# Problem to solve:
Give back the entire listing exactly as it was provided.

--- Supplied records Enclosed Below ---

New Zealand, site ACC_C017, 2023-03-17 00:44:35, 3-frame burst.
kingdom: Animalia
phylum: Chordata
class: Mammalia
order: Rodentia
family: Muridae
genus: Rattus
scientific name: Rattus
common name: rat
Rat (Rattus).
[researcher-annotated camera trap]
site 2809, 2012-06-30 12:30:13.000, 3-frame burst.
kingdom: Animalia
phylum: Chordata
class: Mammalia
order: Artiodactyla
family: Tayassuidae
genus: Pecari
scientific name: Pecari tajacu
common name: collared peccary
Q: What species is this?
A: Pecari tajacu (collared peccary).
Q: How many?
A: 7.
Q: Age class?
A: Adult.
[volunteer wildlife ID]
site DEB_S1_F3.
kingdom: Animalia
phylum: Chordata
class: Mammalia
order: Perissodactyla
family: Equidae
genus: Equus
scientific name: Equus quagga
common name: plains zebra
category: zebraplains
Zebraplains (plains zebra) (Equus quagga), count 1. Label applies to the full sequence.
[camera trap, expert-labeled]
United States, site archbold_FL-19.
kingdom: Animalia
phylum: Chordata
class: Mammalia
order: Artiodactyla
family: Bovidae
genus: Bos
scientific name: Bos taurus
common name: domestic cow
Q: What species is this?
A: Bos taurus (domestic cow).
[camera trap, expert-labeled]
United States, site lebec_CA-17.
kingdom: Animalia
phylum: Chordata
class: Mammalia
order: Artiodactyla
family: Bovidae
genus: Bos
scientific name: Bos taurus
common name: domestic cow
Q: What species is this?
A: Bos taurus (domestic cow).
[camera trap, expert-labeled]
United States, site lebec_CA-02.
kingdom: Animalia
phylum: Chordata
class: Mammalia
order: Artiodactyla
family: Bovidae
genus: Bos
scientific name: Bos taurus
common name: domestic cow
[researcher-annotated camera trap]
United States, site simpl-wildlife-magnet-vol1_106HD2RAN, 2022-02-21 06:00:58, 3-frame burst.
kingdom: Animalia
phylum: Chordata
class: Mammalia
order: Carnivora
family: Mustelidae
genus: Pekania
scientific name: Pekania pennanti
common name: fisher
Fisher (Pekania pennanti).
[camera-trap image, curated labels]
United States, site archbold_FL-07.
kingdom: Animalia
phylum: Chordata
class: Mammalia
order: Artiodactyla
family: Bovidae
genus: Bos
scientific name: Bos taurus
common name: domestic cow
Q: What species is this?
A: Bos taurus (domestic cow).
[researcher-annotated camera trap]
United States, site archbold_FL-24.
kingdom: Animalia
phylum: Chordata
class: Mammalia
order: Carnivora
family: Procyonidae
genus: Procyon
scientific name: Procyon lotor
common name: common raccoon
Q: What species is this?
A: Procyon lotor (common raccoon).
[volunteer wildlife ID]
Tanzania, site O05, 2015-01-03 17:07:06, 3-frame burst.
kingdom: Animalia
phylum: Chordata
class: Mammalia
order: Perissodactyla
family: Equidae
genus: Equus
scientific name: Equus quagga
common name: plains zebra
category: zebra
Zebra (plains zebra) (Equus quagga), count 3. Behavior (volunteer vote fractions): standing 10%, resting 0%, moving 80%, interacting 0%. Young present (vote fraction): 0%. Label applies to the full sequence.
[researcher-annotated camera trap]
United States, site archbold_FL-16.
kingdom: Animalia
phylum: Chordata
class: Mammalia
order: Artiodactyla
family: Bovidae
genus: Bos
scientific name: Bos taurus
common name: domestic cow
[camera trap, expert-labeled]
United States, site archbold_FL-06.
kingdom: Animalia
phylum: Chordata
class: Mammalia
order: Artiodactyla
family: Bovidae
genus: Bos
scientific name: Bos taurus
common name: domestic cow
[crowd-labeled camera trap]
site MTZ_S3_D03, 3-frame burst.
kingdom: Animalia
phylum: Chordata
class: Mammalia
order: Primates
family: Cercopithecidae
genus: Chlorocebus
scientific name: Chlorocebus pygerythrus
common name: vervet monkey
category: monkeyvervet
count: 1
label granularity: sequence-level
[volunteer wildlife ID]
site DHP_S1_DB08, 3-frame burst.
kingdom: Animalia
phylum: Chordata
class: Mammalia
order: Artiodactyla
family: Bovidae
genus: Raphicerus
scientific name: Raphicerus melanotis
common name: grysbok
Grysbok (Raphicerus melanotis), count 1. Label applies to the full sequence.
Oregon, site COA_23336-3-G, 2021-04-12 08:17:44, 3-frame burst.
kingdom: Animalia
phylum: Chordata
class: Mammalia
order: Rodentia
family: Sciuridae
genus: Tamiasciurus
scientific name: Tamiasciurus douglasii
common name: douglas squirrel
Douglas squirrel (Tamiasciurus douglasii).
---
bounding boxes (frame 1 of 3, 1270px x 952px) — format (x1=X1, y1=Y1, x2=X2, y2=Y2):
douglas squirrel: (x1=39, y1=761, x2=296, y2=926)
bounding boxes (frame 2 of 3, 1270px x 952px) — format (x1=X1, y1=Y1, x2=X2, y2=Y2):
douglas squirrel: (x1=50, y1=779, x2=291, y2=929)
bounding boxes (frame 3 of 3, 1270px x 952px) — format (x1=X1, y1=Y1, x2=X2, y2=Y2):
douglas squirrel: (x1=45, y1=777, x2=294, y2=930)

--- End of Enclosed Supplied records ---

# Problem solution:
New Zealand, site ACC_C017, 2023-03-17 00:44:35, 3-frame burst.
kingdom: Animalia
phylum: Chordata
class: Mammalia
order: Rodentia
family: Muridae
genus: Rattus
scientific name: Rattus
common name: rat
Rat (Rattus).
[researcher-annotated camera trap]
site 2809, 2012-06-30 12:30:13.000, 3-frame burst.
kingdom: Animalia
phylum: Chordata
class: Mammalia
order: Artiodactyla
family: Tayassuidae
genus: Pecari
scientific name: Pecari tajacu
common name: collared peccary
Q: What species is this?
A: Pecari tajacu (collared peccary).
Q: How many?
A: 7.
Q: Age class?
A: Adult.
[volunteer wildlife ID]
site DEB_S1_F3.
kingdom: Animalia
phylum: Chordata
class: Mammalia
order: Perissodactyla
family: Equidae
genus: Equus
scientific name: Equus quagga
common name: plains zebra
category: zebraplains
Zebraplains (plains zebra) (Equus quagga), count 1. Label applies to the full sequence.
[camera trap, expert-labeled]
United States, site archbold_FL-19.
kingdom: Animalia
phylum: Chordata
class: Mammalia
order: Artiodactyla
family: Bovidae
genus: Bos
scientific name: Bos taurus
common name: domestic cow
Q: What species is this?
A: Bos taurus (domestic cow).
[camera trap, expert-labeled]
United States, site lebec_CA-17.
kingdom: Animalia
phylum: Chordata
class: Mammalia
order: Artiodactyla
family: Bovidae
genus: Bos
scientific name: Bos taurus
common name: domestic cow
Q: What species is this?
A: Bos taurus (domestic cow).
[camera trap, expert-labeled]
United States, site lebec_CA-02.
kingdom: Animalia
phylum: Chordata
class: Mammalia
order: Artiodactyla
family: Bovidae
genus: Bos
scientific name: Bos taurus
common name: domestic cow
[researcher-annotated camera trap]
United States, site simpl-wildlife-magnet-vol1_106HD2RAN, 2022-02-21 06:00:58, 3-frame burst.
kingdom: Animalia
phylum: Chordata
class: Mammalia
order: Carnivora
family: Mustelidae
genus: Pekania
scientific name: Pekania pennanti
common name: fisher
Fisher (Pekania pennanti).
[camera-trap image, curated labels]
United States, site archbold_FL-07.
kingdom: Animalia
phylum: Chordata
class: Mammalia
order: Artiodactyla
family: Bovidae
genus: Bos
scientific name: Bos taurus
common name: domestic cow
Q: What species is this?
A: Bos taurus (domestic cow).
[researcher-annotated camera trap]
United States, site archbold_FL-24.
kingdom: Animalia
phylum: Chordata
class: Mammalia
order: Carnivora
family: Procyonidae
genus: Procyon
scientific name: Procyon lotor
common name: common raccoon
Q: What species is this?
A: Procyon lotor (common raccoon).
[volunteer wildlife ID]
Tanzania, site O05, 2015-01-03 17:07:06, 3-frame burst.
kingdom: Animalia
phylum: Chordata
class: Mammalia
order: Perissodactyla
family: Equidae
genus: Equus
scientific name: Equus quagga
common name: plains zebra
category: zebra
Zebra (plains zebra) (Equus quagga), count 3. Behavior (volunteer vote fractions): standing 10%, resting 0%, moving 80%, interacting 0%. Young present (vote fraction): 0%. Label applies to the full sequence.
[researcher-annotated camera trap]
United States, site archbold_FL-16.
kingdom: Animalia
phylum: Chordata
class: Mammalia
order: Artiodactyla
family: Bovidae
genus: Bos
scientific name: Bos taurus
common name: domestic cow
[camera trap, expert-labeled]
United States, site archbold_FL-06.
kingdom: Animalia
phylum: Chordata
class: Mammalia
order: Artiodactyla
family: Bovidae
genus: Bos
scientific name: Bos taurus
common name: domestic cow
[crowd-labeled camera trap]
site MTZ_S3_D03, 3-frame burst.
kingdom: Animalia
phylum: Chordata
class: Mammalia
order: Primates
family: Cercopithecidae
genus: Chlorocebus
scientific name: Chlorocebus pygerythrus
common name: vervet monkey
category: monkeyvervet
count: 1
label granularity: sequence-level
[volunteer wildlife ID]
site DHP_S1_DB08, 3-frame burst.
kingdom: Animalia
phylum: Chordata
class: Mammalia
order: Artiodactyla
family: Bovidae
genus: Raphicerus
scientific name: Raphicerus melanotis
common name: grysbok
Grysbok (Raphicerus melanotis), count 1. Label applies to the full sequence.
Oregon, site COA_23336-3-G, 2021-04-12 08:17:44, 3-frame burst.
kingdom: Animalia
phylum: Chordata
class: Mammalia
order: Rodentia
family: Sciuridae
genus: Tamiasciurus
scientific name: Tamiasciurus douglasii
common name: douglas squirrel
Douglas squirrel (Tamiasciurus douglasii).
---
bounding boxes (frame 1 of 3, 1270px x 952px) — format (x1=X1, y1=Y1, x2=X2, y2=Y2):
douglas squirrel: (x1=39, y1=761, x2=296, y2=926)
bounding boxes (frame 2 of 3, 1270px x 952px) — format (x1=X1, y1=Y1, x2=X2, y2=Y2):
douglas squirrel: (x1=50, y1=779, x2=291, y2=929)
bounding boxes (frame 3 of 3, 1270px x 952px) — format (x1=X1, y1=Y1, x2=X2, y2=Y2):
douglas squirrel: (x1=45, y1=777, x2=294, y2=930)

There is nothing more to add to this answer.